The Argus (Melbourne, Vic.  1848 - 1957), Monday 5 April 1920, page 6

The night before the murder, Charles Glen, Mrs Lee's brother had visited the house, where Alexander was laying on the sofa, smoking a pipe. Glen went to leave saying “I will get away now, as I want to get a pint of beer before 6”, after which Lee said “A Pint would do me good.”
Mrs Lee said to her brother “Don't talk to me about beer, I had enough of it last night. He came home drunk and accused me of all sorts of things, and he said I had men in the house when he was away." 
Lee then called his daughter Amelia into the room and stated “"I will keep you and little Alice, and I hope to God the rest of the ------- are dead by the morning." Lee then looked at his wife and said “You must have riled me to say a thing like that!"

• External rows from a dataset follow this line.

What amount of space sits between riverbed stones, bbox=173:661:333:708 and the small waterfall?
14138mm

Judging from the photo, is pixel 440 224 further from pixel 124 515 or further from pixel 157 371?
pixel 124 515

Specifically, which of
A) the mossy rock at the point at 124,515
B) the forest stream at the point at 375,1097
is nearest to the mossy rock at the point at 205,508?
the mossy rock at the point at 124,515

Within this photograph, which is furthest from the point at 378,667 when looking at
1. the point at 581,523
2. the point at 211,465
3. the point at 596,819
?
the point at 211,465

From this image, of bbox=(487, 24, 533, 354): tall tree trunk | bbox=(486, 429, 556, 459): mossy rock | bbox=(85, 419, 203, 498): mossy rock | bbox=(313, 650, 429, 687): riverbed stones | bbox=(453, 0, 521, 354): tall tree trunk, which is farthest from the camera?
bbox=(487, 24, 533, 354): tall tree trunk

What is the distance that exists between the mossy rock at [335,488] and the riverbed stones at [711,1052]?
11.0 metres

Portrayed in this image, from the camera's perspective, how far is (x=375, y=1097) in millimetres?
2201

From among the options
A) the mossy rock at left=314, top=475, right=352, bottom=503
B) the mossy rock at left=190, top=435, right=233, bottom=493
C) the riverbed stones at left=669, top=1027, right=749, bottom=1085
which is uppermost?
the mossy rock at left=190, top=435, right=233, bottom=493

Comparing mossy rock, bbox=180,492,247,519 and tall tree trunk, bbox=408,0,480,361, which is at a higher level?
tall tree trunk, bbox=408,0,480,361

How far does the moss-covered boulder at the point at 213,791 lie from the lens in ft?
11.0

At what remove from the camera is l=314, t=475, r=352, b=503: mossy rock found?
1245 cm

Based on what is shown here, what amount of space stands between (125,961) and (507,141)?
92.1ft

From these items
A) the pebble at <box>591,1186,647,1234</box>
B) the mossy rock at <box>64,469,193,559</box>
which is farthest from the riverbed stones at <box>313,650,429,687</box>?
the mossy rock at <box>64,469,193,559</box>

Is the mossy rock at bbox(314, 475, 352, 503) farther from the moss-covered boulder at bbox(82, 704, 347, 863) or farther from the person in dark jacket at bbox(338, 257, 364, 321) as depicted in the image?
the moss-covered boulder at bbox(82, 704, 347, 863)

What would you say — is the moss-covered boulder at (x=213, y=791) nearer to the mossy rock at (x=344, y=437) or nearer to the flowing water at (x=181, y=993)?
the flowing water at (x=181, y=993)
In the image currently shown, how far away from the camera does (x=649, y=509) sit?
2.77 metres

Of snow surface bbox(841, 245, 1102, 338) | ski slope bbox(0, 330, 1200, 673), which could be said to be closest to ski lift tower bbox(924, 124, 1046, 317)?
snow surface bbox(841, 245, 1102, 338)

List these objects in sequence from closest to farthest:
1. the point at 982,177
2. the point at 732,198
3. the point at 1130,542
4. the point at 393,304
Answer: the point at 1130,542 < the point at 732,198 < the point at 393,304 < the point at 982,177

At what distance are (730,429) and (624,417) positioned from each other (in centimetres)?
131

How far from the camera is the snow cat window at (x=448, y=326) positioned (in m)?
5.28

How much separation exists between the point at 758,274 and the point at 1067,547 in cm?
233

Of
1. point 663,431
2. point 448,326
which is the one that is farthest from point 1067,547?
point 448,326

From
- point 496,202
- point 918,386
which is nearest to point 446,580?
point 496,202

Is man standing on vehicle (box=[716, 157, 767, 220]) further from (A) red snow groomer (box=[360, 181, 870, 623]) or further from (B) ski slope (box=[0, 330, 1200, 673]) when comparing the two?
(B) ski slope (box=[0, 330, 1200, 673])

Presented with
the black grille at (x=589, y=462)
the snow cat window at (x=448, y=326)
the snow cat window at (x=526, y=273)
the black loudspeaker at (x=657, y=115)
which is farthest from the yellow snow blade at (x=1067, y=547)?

This was not the first time Alexander Lee had been harsh to his wife, the married couple also had twins babies which at the time of the murders were in a hospital in Adelaide as they had been unwell with influenza.
 Emily Mellery, a young nurse looking after the young twins, who was later called upon as a witness, reported she had been staying with the Lee family when one evening Mr Lee arrived home in a bad state of intoxication and began to call his wife all manner of names and curses.
After a while Lee began to make accusations about the fatherhood of his twins. "I am not responsible for your condition." Lee said, to which his wife answered, "Don't say that to me, Alex You know I don't do that." 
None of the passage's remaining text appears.